Richter auf Probe im ersten Jahr - Schöffengericht

Straf-, Strafprozeß- und Ordnungswidrigkeitenrecht sowie Kriminologie

Moderator: Verwaltung

Antworten
Benutzeravatar
Strich
Mega Power User
Mega Power User
Beiträge: 2278
Registriert: Samstag 9. Januar 2016, 16:52
Ausbildungslevel: Anderes

Richter auf Probe im ersten Jahr - Schöffengericht

Beitrag von Strich »

Kann ein Richter auf Probe im ersten Jahr Bewährungssachen übernehmen, die zur Zuständigkeit des Schöffengerichts gehörten (§ 29 Abs. 1 GVG)?
Stehe zu deinen Überzeugungen soweit und solange Logik oder Erfahrung dich nicht widerlegen.

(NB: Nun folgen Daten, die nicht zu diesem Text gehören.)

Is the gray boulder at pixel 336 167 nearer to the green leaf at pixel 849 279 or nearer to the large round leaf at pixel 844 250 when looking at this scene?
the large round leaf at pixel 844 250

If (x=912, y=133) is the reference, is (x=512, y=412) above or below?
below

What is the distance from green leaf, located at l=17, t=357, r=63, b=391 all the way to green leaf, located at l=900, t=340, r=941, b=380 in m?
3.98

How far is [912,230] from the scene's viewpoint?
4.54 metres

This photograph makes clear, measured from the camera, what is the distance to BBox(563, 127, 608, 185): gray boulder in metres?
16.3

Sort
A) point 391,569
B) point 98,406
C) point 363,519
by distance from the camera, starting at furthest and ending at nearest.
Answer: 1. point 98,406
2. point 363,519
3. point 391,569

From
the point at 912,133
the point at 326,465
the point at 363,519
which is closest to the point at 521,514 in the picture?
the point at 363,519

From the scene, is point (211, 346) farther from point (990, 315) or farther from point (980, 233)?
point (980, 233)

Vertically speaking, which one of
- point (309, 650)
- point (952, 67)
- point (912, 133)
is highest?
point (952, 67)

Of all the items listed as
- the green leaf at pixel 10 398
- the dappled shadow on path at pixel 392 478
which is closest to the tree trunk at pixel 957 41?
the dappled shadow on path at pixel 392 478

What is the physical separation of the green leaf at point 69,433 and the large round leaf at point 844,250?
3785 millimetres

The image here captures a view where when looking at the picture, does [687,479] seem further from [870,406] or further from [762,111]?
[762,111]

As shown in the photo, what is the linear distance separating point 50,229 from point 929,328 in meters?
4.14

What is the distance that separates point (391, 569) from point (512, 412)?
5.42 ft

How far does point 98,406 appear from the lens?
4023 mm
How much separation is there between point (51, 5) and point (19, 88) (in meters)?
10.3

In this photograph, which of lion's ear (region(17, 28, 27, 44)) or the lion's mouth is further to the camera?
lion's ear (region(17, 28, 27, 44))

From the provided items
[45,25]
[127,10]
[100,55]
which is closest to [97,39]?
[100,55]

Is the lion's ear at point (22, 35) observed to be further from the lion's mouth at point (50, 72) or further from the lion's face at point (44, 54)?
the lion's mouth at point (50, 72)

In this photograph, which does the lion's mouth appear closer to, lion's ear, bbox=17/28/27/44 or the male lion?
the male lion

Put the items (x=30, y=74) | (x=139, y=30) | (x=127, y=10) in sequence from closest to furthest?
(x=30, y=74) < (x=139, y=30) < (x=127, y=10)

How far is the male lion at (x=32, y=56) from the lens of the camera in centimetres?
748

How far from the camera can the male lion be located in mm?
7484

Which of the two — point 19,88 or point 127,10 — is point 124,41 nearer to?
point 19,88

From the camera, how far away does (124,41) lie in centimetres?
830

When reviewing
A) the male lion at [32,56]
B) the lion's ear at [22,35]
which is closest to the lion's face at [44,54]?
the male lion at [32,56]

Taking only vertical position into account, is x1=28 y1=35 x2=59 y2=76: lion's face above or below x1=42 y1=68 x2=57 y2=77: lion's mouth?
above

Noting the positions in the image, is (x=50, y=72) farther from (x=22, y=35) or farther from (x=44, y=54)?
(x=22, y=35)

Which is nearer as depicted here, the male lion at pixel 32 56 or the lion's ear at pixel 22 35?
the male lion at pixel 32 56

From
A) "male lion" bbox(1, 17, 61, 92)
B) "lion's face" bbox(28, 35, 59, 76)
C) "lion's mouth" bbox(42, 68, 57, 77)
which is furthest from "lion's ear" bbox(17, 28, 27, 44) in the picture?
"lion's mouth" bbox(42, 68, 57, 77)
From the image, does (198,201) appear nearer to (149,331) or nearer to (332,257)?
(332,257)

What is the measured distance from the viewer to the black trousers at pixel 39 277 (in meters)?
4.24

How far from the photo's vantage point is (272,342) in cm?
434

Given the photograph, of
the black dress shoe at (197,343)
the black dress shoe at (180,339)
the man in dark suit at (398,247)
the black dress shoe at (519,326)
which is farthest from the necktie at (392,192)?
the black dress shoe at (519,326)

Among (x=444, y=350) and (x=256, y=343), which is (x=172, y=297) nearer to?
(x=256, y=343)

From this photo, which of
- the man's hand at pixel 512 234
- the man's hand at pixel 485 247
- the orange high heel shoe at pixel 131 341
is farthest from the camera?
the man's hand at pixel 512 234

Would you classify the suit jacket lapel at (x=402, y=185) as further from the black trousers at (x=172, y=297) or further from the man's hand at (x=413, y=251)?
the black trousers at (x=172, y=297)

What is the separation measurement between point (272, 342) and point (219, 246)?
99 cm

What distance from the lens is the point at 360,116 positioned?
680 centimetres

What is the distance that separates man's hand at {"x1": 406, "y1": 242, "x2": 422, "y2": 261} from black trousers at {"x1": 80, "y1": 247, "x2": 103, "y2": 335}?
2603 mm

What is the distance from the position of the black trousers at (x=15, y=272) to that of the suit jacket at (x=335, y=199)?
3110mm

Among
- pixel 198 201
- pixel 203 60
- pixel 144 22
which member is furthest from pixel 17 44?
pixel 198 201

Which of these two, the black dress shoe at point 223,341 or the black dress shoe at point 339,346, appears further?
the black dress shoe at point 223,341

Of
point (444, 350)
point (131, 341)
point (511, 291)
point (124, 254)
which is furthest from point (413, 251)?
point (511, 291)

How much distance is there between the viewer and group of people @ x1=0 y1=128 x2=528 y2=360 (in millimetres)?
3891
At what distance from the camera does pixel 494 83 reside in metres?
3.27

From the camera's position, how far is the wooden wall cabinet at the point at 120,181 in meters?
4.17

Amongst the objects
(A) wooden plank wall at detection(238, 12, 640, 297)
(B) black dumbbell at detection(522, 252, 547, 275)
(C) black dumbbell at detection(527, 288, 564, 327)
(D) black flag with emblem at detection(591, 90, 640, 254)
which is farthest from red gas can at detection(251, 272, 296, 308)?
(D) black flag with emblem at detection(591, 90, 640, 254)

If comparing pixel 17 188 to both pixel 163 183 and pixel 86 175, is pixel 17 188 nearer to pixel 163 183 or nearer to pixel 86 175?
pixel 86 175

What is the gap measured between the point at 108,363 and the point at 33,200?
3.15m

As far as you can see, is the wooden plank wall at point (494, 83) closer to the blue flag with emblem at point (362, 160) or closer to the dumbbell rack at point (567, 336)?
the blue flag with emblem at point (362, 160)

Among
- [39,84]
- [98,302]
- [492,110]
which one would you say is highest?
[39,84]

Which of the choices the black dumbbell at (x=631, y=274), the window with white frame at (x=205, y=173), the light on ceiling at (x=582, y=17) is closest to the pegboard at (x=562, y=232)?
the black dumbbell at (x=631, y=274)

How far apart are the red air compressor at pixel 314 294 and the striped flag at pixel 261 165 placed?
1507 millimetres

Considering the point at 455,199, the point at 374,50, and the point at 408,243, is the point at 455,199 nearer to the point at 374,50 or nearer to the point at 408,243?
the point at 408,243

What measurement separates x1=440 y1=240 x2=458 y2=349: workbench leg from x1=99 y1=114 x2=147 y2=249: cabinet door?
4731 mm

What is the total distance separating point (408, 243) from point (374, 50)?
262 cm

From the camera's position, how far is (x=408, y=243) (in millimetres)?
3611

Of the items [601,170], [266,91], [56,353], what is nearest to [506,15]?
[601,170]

Denk daran: Wenn der Kaiser nackt aussieht ist der Kaiser auch nackt ... .
- Daria -

www.richtersicht.de

Seit 31.05.2022 Lord Strich
Benutzeravatar
batman
Urgestein
Urgestein
Beiträge: 8287
Registriert: Donnerstag 29. April 2010, 12:06
Ausbildungslevel: Anderes

Re: Richter auf Probe im ersten Jahr - Schöffengericht

Beitrag von batman »

Das Schöffengericht ist zwar gem. § 462a Abs. 2 StPO als Gericht des ersten Rechtszuges zuständig. Es entscheidet gem. § 30 Abs. 2 GVG aber ohne die Schöffen. Insoweit führt niemand den Vorsitz. Der von § 29 I 2 GVG verfolgte Zweck, wonach ein Kollegialspruchkörper von einem Richter mit einem Mindestmaß an Erfahrung geleitet werden soll, ist hier also nicht einschlägig.
Benutzeravatar
Strich
Mega Power User
Mega Power User
Beiträge: 2278
Registriert: Samstag 9. Januar 2016, 16:52
Ausbildungslevel: Anderes

Re: Richter auf Probe im ersten Jahr - Schöffengericht

Beitrag von Strich »

batman hat geschrieben: Montag 15. März 2021, 20:30 Das Schöffengericht ist zwar gem. § 462a Abs. 2 StPO als Gericht des ersten Rechtszuges zuständig. Es entscheidet gem. § 30 Abs. 2 GVG aber ohne die Schöffen. Insoweit führt niemand den Vorsitz. Der von § 29 I 2 GVG verfolgte Zweck, wonach ein Kollegialspruchkörper von einem Richter mit einem Mindestmaß an Erfahrung geleitet werden soll, ist hier also nicht einschlägig.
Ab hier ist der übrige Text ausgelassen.